Sedangkan tamatan-tamatan pendidikan sorogan non formal, peluang itu tidak bisa dimiliki. Ini disebabkan tamatan ini tidak memiliki syarat-syarat utama untuk bisa masuk menjadi pegawai negeri, seperti salah satunya ijazah formal.
Di lain pihak, cara berpikir para tamatan pendidikan klasikal formal lebih vulgar dan sedikit meniadakan adab, sebagaimana yang ditekankan pada pola sorogan non formal. Ini kenyataan yang dirasakan, seperti takzim pada seorang guru di sistem klasikal formal sangat-sangat berbeda dengan adab takzim seorang santri pada ustadz dan atau kiainya.
Ini sebuah keniscayaan. Sebuah perubahan zaman yang tidak bisa dihindarkan. Sekarang tinggal kita menyikapinya dengan cara apa dan bagaimana.
Menyikapi kondisi ini, di Pelayanan muncul sebuah sistem pendidikan informal yang secara masif diterapkan dalam kondisi apapun dalam kehidupan keseharian masyarakat. Kedua orang tua dan masyarakat selalu saling memantau dan memperhatikan antar sesama, saling mengingatkan, baik dari mulai dalam rumah tangga dan lingkungan sekitar. Dan ini berjalan sampai sekarang.

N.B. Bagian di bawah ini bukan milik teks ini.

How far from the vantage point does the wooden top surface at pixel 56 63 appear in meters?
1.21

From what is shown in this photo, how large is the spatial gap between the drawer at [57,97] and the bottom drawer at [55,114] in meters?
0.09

Contoh yang sangat sederhana, jika keluar rumah harus minta izin, ketika bertemu bersalaman, memakai bahasa Bali halus dengan yang lebih dewasa, jam maghrib tidak ada yang keluar rumah dan warung tidak buka. Kalau bertamu jika malam mulai habis sholat Isya, dan jika siang habis solat Ashar, serta banyak lagi aturan-aturan tersirat yang harus dilakukan dan menjadi perhatian orang tua kepada anak-anaknya, dalam bertetangga dan melakoni kehidupan sosial.
Kenyataan tiga sistem pendidikan ini tidak lepas pantauan dalam kehidupan keseharian di Desa Pegayaman. Untuk pendidikan non formal jadwal pelaksanaannya, yaitu pengajian orang tua (ibu-ibu) sehabis sholat Ashar di musholla-musholla, pengajian orang tua (laki-laki) sehabis sholat maghrib di masjid.
Sementara untuk anak anak dan remaja sehabis sholat maghrib di rumah-rumah pribadi dan para ustadz di pesantren-pesantren. Juga sehabis sholat Subuh dengan tempat yang sama.
Sedangkan pendidikan informal dilaksanakan di masing-masing rumah tangga dan hubungan interaksi sosial keseharian yang saling memperhatikan.
Inilah sistem pendidikan yang membentuk karakter mental orang Pegayaman, yang secara keseharian berjalan dengan dinamika yang utuh dan murni. []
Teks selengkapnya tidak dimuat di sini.